*Description of the task*: Every record must come back exactly as given.

Segment Start: Data under study

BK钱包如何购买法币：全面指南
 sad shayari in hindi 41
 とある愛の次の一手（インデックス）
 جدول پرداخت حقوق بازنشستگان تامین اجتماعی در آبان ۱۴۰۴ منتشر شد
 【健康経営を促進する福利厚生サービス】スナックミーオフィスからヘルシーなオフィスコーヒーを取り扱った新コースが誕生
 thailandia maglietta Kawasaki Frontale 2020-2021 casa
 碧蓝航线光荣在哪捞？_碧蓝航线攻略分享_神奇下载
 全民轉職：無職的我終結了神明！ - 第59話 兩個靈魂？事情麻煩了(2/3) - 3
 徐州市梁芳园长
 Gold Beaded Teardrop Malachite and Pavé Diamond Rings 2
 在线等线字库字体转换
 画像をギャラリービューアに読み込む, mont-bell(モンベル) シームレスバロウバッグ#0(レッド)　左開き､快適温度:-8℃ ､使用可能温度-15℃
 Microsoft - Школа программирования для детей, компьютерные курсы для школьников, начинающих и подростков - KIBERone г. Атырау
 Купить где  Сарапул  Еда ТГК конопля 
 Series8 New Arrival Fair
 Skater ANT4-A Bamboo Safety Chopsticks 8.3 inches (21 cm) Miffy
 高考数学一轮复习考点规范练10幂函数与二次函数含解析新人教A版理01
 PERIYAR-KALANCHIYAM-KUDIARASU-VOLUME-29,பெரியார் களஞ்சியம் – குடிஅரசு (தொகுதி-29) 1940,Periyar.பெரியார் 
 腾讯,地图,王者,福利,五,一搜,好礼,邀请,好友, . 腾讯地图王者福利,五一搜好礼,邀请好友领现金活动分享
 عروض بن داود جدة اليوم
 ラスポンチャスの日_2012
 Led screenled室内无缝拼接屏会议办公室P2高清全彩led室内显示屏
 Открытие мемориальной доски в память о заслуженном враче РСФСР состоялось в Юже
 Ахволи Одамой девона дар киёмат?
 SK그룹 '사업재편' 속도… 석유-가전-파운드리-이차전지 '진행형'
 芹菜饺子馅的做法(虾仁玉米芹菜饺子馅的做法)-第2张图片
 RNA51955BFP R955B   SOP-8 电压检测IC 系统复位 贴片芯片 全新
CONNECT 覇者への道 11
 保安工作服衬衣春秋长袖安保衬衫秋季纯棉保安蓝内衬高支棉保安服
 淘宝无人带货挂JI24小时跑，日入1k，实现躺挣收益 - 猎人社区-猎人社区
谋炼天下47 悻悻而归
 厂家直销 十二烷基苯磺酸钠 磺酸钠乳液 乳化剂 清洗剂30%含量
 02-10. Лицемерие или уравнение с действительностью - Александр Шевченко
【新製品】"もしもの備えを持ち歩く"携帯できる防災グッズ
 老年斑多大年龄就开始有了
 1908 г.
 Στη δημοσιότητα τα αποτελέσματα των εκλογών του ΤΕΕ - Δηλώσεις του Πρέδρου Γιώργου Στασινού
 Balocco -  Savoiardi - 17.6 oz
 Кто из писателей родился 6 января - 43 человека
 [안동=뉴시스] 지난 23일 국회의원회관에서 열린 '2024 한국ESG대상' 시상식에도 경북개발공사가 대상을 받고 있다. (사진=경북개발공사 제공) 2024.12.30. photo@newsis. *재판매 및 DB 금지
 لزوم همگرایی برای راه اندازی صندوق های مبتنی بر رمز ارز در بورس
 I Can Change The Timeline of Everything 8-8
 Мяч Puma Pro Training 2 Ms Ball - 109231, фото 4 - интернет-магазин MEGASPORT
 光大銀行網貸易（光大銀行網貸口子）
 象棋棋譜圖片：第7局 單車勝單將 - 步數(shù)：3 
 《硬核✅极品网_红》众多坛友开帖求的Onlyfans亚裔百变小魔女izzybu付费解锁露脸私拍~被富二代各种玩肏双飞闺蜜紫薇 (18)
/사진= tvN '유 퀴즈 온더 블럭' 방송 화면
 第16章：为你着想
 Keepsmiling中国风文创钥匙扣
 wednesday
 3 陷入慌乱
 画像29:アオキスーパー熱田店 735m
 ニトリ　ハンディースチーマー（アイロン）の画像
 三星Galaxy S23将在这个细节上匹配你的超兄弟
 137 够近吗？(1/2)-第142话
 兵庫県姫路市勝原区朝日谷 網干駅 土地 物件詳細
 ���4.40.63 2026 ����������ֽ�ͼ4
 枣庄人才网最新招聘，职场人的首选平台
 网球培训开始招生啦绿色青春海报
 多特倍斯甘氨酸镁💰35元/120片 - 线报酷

Segment End: Data under study

*Task output*:
BK钱包如何购买法币：全面指南
 sad shayari in hindi 41
 とある愛の次の一手（インデックス）
 جدول پرداخت حقوق بازنشستگان تامین اجتماعی در آبان ۱۴۰۴ منتشر شد
 【健康経営を促進する福利厚生サービス】スナックミーオフィスからヘルシーなオフィスコーヒーを取り扱った新コースが誕生
 thailandia maglietta Kawasaki Frontale 2020-2021 casa
 碧蓝航线光荣在哪捞？_碧蓝航线攻略分享_神奇下载
 全民轉職：無職的我終結了神明！ - 第59話 兩個靈魂？事情麻煩了(2/3) - 3
 徐州市梁芳园长
 Gold Beaded Teardrop Malachite and Pavé Diamond Rings 2
 在线等线字库字体转换
 画像をギャラリービューアに読み込む, mont-bell(モンベル) シームレスバロウバッグ#0(レッド)　左開き､快適温度:-8℃ ､使用可能温度-15℃
 Microsoft - Школа программирования для детей, компьютерные курсы для школьников, начинающих и подростков - KIBERone г. Атырау
 Купить где  Сарапул  Еда ТГК конопля 
 Series8 New Arrival Fair
 Skater ANT4-A Bamboo Safety Chopsticks 8.3 inches (21 cm) Miffy
 高考数学一轮复习考点规范练10幂函数与二次函数含解析新人教A版理01
 PERIYAR-KALANCHIYAM-KUDIARASU-VOLUME-29,பெரியார் களஞ்சியம் – குடிஅரசு (தொகுதி-29) 1940,Periyar.பெரியார் 
 腾讯,地图,王者,福利,五,一搜,好礼,邀请,好友, . 腾讯地图王者福利,五一搜好礼,邀请好友领现金活动分享
 عروض بن داود جدة اليوم
 ラスポンチャスの日_2012
 Led screenled室内无缝拼接屏会议办公室P2高清全彩led室内显示屏
 Открытие мемориальной доски в память о заслуженном враче РСФСР состоялось в Юже
 Ахволи Одамой девона дар киёмат?
 SK그룹 '사업재편' 속도… 석유-가전-파운드리-이차전지 '진행형'
 芹菜饺子馅的做法(虾仁玉米芹菜饺子馅的做法)-第2张图片
 RNA51955BFP R955B   SOP-8 电压检测IC 系统复位 贴片芯片 全新
CONNECT 覇者への道 11
 保安工作服衬衣春秋长袖安保衬衫秋季纯棉保安蓝内衬高支棉保安服
 淘宝无人带货挂JI24小时跑，日入1k，实现躺挣收益 - 猎人社区-猎人社区
谋炼天下47 悻悻而归
 厂家直销 十二烷基苯磺酸钠 磺酸钠乳液 乳化剂 清洗剂30%含量
 02-10. Лицемерие или уравнение с действительностью - Александр Шевченко
【新製品】"もしもの備えを持ち歩く"携帯できる防災グッズ
 老年斑多大年龄就开始有了
 1908 г.
 Στη δημοσιότητα τα αποτελέσματα των εκλογών του ΤΕΕ - Δηλώσεις του Πρέδρου Γιώργου Στασινού
 Balocco -  Savoiardi - 17.6 oz
 Кто из писателей родился 6 января - 43 человека
 [안동=뉴시스] 지난 23일 국회의원회관에서 열린 '2024 한국ESG대상' 시상식에도 경북개발공사가 대상을 받고 있다. (사진=경북개발공사 제공) 2024.12.30. photo@newsis. *재판매 및 DB 금지
 لزوم همگرایی برای راه اندازی صندوق های مبتنی بر رمز ارز در بورس
 I Can Change The Timeline of Everything 8-8
 Мяч Puma Pro Training 2 Ms Ball - 109231, фото 4 - интернет-магазин MEGASPORT
 光大銀行網貸易（光大銀行網貸口子）
 象棋棋譜圖片：第7局 單車勝單將 - 步數(shù)：3 
 《硬核✅极品网_红》众多坛友开帖求的Onlyfans亚裔百变小魔女izzybu付费解锁露脸私拍~被富二代各种玩肏双飞闺蜜紫薇 (18)
/사진= tvN '유 퀴즈 온더 블럭' 방송 화면
 第16章：为你着想
 Keepsmiling中国风文创钥匙扣
 wednesday
 3 陷入慌乱
 画像29:アオキスーパー熱田店 735m
 ニトリ　ハンディースチーマー（アイロン）の画像
 三星Galaxy S23将在这个细节上匹配你的超兄弟
 137 够近吗？(1/2)-第142话
 兵庫県姫路市勝原区朝日谷 網干駅 土地 物件詳細
 ���4.40.63 2026 ����������ֽ�ͼ4
 枣庄人才网最新招聘，职场人的首选平台
 网球培训开始招生啦绿色青春海报
 多特倍斯甘氨酸镁💰35元/120片 - 线报酷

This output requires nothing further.